* **Written request**: Please copy exactly the lines that begin with the one containing "Which of the" and end with the last line of the entries.

Dataset rows
*****
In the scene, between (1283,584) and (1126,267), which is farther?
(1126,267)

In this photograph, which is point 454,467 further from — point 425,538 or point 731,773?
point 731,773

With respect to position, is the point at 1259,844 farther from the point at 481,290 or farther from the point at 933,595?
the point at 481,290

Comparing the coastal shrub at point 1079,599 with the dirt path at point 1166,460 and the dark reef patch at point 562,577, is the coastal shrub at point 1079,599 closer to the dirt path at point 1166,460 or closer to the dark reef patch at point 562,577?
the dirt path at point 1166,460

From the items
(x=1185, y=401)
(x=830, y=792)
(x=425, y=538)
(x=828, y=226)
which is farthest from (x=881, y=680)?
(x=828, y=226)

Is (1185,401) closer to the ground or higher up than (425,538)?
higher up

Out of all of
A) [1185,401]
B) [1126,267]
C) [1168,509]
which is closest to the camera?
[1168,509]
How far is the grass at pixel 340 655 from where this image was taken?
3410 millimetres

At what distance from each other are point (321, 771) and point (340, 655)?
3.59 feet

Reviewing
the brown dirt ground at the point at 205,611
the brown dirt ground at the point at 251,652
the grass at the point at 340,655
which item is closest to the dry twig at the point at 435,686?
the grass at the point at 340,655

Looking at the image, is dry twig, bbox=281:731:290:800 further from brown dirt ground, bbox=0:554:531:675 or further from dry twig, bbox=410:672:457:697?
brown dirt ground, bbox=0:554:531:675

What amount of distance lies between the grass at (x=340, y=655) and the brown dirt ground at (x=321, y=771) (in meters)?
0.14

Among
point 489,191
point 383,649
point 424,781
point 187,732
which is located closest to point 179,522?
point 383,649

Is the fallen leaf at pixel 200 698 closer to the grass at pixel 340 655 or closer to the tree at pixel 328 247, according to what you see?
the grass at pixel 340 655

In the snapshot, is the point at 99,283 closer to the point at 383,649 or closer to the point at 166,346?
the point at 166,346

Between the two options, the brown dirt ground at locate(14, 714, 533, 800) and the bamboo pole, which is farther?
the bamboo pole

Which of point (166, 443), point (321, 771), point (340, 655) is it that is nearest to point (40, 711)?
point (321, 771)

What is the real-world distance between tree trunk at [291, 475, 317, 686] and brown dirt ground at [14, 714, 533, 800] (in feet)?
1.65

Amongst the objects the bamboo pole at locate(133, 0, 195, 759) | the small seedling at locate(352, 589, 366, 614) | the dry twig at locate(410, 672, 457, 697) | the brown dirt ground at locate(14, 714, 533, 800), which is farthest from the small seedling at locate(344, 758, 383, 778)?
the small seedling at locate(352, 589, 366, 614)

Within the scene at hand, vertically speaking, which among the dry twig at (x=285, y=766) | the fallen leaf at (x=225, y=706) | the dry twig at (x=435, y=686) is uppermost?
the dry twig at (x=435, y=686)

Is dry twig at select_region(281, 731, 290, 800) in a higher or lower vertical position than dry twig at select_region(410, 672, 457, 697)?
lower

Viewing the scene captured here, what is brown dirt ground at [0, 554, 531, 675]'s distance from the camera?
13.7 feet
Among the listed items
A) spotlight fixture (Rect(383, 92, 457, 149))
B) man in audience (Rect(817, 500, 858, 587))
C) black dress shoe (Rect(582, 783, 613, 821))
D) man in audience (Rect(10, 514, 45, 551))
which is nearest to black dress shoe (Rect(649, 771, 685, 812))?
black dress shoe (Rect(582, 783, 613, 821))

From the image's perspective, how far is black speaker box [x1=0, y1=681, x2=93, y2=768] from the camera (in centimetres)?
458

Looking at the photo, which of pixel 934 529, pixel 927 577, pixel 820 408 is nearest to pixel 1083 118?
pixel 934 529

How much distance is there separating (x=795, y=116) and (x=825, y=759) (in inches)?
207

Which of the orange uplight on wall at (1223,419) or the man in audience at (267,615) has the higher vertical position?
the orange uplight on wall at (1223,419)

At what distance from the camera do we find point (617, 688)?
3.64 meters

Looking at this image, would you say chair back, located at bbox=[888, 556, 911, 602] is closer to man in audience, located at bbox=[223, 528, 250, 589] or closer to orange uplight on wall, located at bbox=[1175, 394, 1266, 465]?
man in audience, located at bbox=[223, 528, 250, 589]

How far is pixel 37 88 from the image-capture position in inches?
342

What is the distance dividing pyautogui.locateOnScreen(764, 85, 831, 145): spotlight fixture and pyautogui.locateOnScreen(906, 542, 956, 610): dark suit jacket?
*****
* **Response for this exercise**:
Which of the orange uplight on wall at (1223,419) or the man in audience at (267,615) has the higher vertical position?
the orange uplight on wall at (1223,419)

At what distance from the camera do we find point (617, 688)?
3.64 meters

Looking at this image, would you say chair back, located at bbox=[888, 556, 911, 602] is closer to man in audience, located at bbox=[223, 528, 250, 589] or closer to orange uplight on wall, located at bbox=[1175, 394, 1266, 465]?
man in audience, located at bbox=[223, 528, 250, 589]

How far is pixel 37 88 from the image-capture position in inches?
342

What is the distance dividing pyautogui.locateOnScreen(764, 85, 831, 145): spotlight fixture and pyautogui.locateOnScreen(906, 542, 956, 610): dark suit jacket?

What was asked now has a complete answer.